Bölüm dört

50 5 8
                                    

Namjoon dördüncü kattaki erkekler tuvaletinden çıktığında, yandaki koridora sırtını dayamış bir şekilde bekleyen arkadaşını gördü. Yanına ilerleyip kolunu omzuna attı. "Yah, beni mi bekliyordun?"

Yoongi esnedi. "Bir an deliğe düştün sandım."

Meşalelerin aydınlattığı koridorda yürürlerken yanlarından tek tük öğrenciler geçiyordu. Bir fare yerdeki devasa halının ucunu kemiriyordu. 

"Kalemini buldun mu? Jimin'de miymiş?" dedi Namjoon. 

"Hayır, bende değil dedi ama Parvati geçen gün kahvaltıdan sonra onun yerden aldığını görmüş. Eminim diyor, bir ara tekrar soracağım." diye yanıtladı Yoongi. Onun için pek sorun değildi. Pahalı da olsa, tek kalemi o değildi nasıl olsa ama kendi kendine yazması için zar zor büyülediği tek kalemiydi. O yüzden çok seviyordu. O gün de, kahvaltıdan sonra nefret ettiği Kehanet dersini ekip Boynuzlu Kule'ye çıkacak ve yatarak ödev yapacaktı. Yattığı yerden dünyadaki en tehlikeli on tılsımın listesini söyleyecek, kalem de yazacaktı. Ama cebinden düşürdüğünü fark etmeyip kuleye çıkınca eli boş kalmış ve mecburen Kehanet dersine girmişti. 

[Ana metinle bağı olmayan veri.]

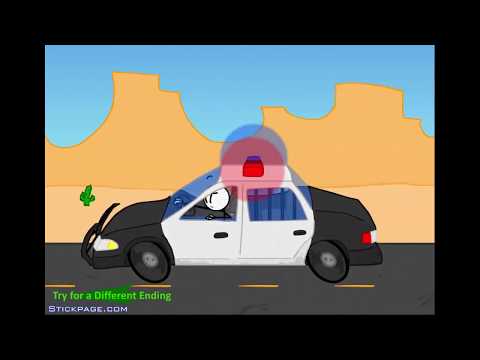 Henry Stickmin Flash Games - Escaping the Prison - Badass Ending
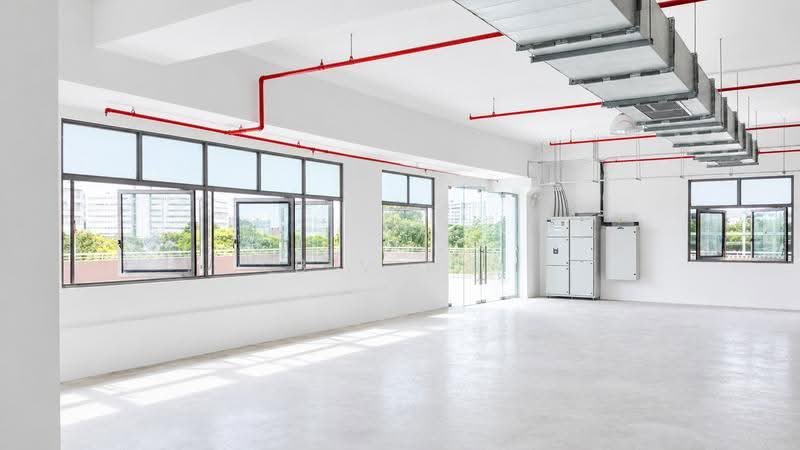 Marsiling Industrial Estate, 2 Marsiling Lane, Admiralty / Woodlands, 89,000 sqft, Factory / Workshop (B2) For Sale, by B.V Ng, 500279394 - Upper floor - CommercialGuru.com.sg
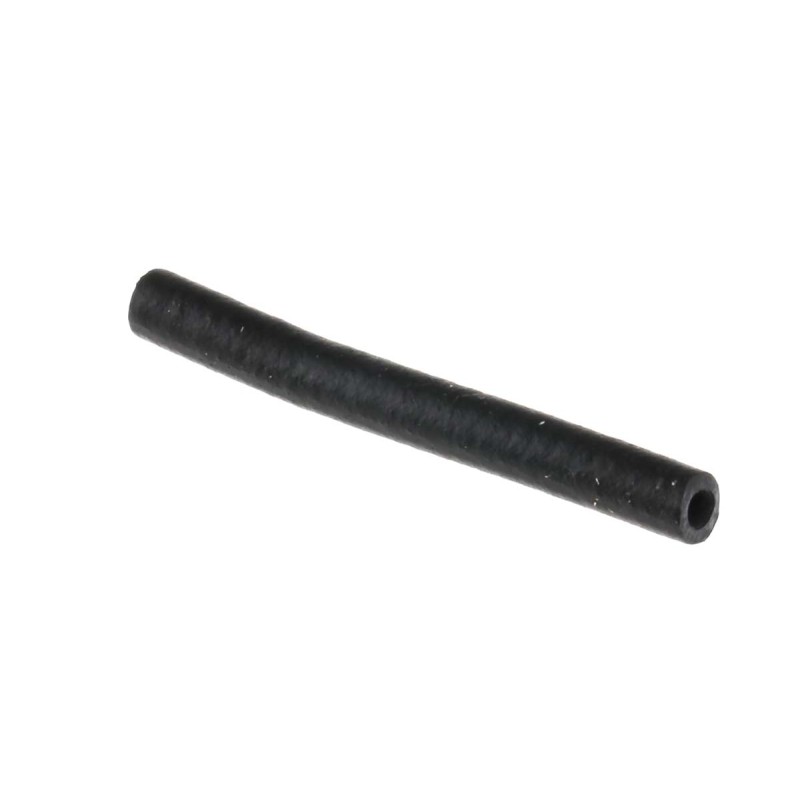 1 Bag of 100 - SES Sterling Expandable Neoprene Black Cable Sleeve, 1.25mm Diameter, 20mm Length, Helavia Series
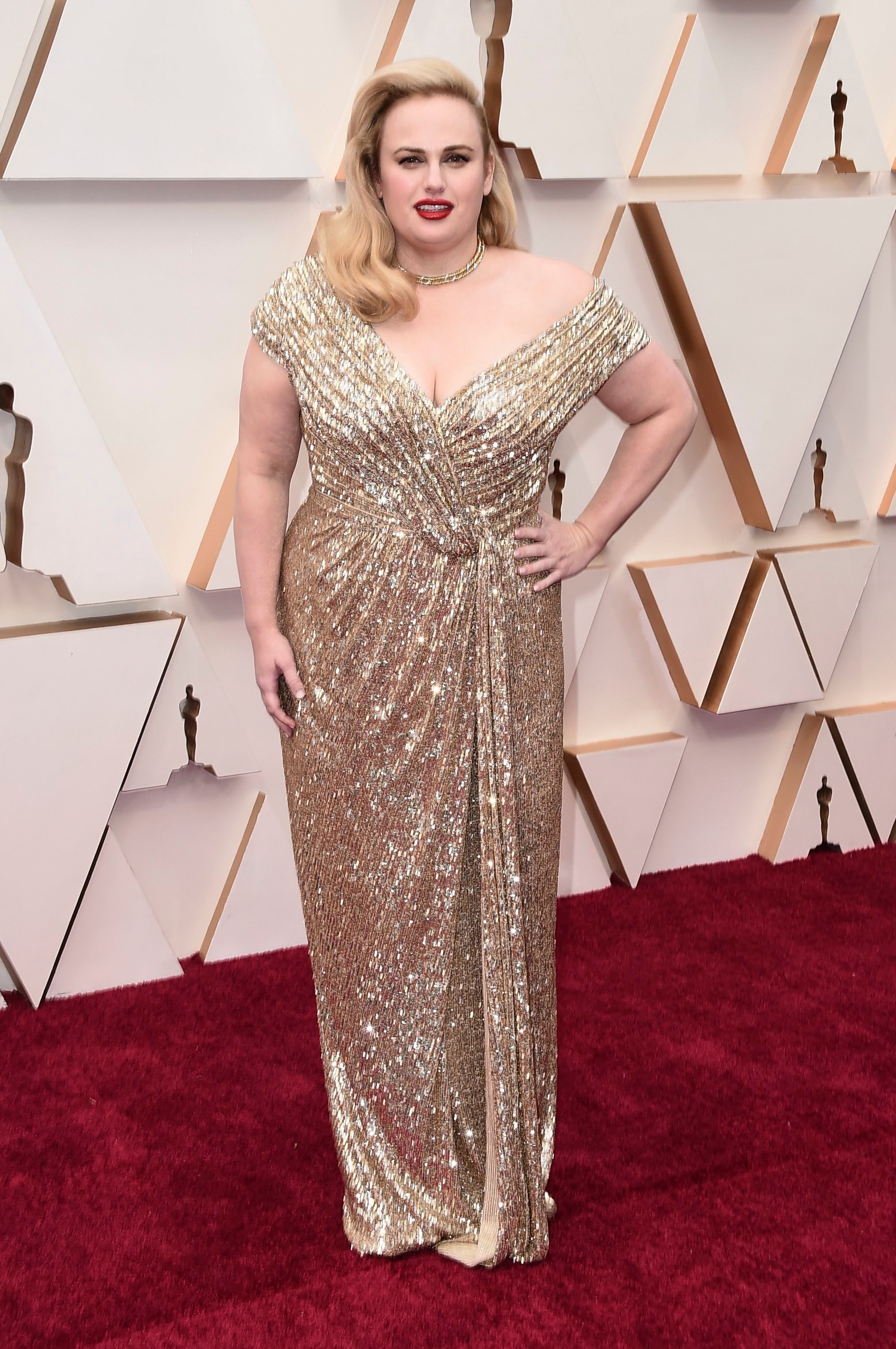 Rebel Wilson Weight Loss Transformation 2020 Oscars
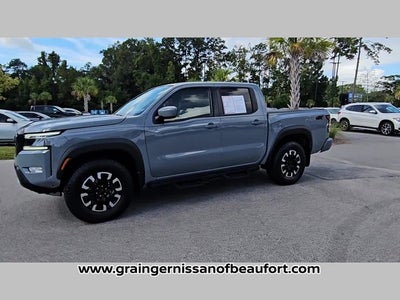 2024 Nissan Frontier PRO-4X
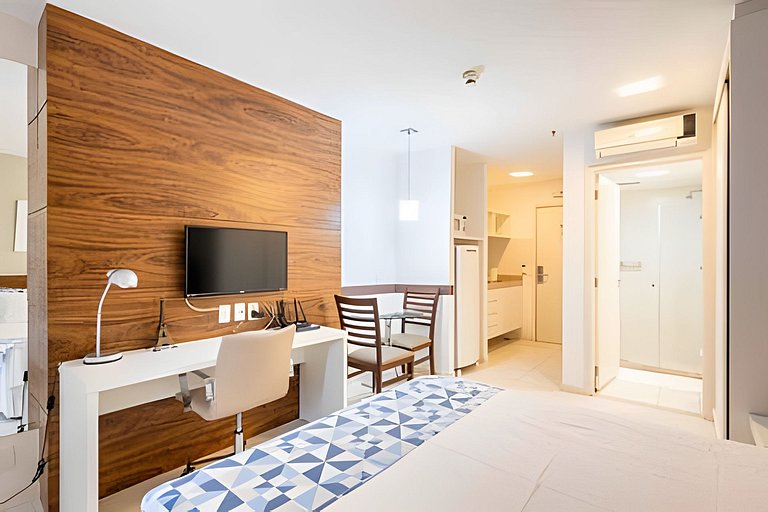 Flat fusion moderno 16 ° + garagem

O çocuğun da -kendisinden sadece bir yaş küçük olduğunu bilmesine rağmen çocuk diyordu- arkadaşları gibi beceriksiz ve salak olduğu barizdi. Gryffindor'du bir kere, kanında vardı. Büyük ihtimalle bedava kalem bulduğuna sevinip almış sonra da kaybetmişti. Her ne ise, Yoongi'nin sorunu değildi. Kalemini istiyordu ve alacaktı. Ayrıca alttan alttan bir Gryffindor'u korkutmaktan zevk aldığını da reddetmiyordu. O çocukla biraz daha uğraşacaktı.

"Min Yoongi'nin tüy kalemini bulsam kızlara satardım." dedi Namjoon sırıtarak. 

Yoongi güldü, "Daha neler."

"Bilmiyorum, bence o kadarını yapabilecek birkaç kişi vardır. Hatta bu baya iyi bir fikir... Kullanmadığın eşyalarını bana versene, satayım." 

Yoongi Namjoon'a cübbesinin altından el hareketi çektiğinde Namjoon gülmesini kesmeye çalışıyordu. 

"Eğer bir eşyam daha kaybolursa senden bilirim Joon." dedi Yoongi gözlerini devirerek. Merdivenlere geldiklerinde Namjoon'un kolunun altından çıktı. "Ben sahaya gidiyorum." dedi. 

Namjoon kafasını salladı. "Ben de Bayan Ollie'ye kitapları teslim edeceğim. Seokjin'in dersi beşte bitiyormuş."

"Yemekte görüşürüz o zaman."

"Tamamdır." 

Yoongi bahçeye çıkmak için alt kata inerken Namjoon da kütüphane katına çıkmak için hareket eden merdivenlere yürüdü. Etrafındaki tablolar, Namjoon'u severdi. Birkaç tanesi el salladı. Namjoon gamzelerini belli edecek şekilde gülümsediğinde çiftlik manzaralı tablodaki bir kız bayılıyormuş gibi yaptı. Dans eden koca karılar ise Slytherin'li öğrencileri sevmemesine rağmen Namjoon'a mendil salladılar. 

Nihayet devasa kütüphaneye vardığında rutubet ve eski kitap karışımı koku etrafını sardı. Yavaşça cam kapıları açtı ve tezgahın arkasındaki Bayan Ollie'ye küçültüp cebine koyduğu kitapları çıkarıp verdi. Onun kaydı tamamlamasını beklerken biri tarafından izlendiği hissine kapılıp arkasına baktı. Ahşap rafların önündeki kızıl saçlı kızla göz göze geldi ve kız hafifçe gülümsedi. 

Arada sırada o kızla karşılaşırdı. Sadece Ravenclaw olduğunu biliyordu. Bir de derslerinde iyi olduğunu, çünkü ortak derslerinde profesörler onu öne çıkarmayı severdi. 

Jin olsa çok hoşlanırdı. diye düşündü Namjoon. Gerçi abisi sene başından beri sınıflarından bir kızla çıkıyordu. Belki de ben hoşlanmışımdır.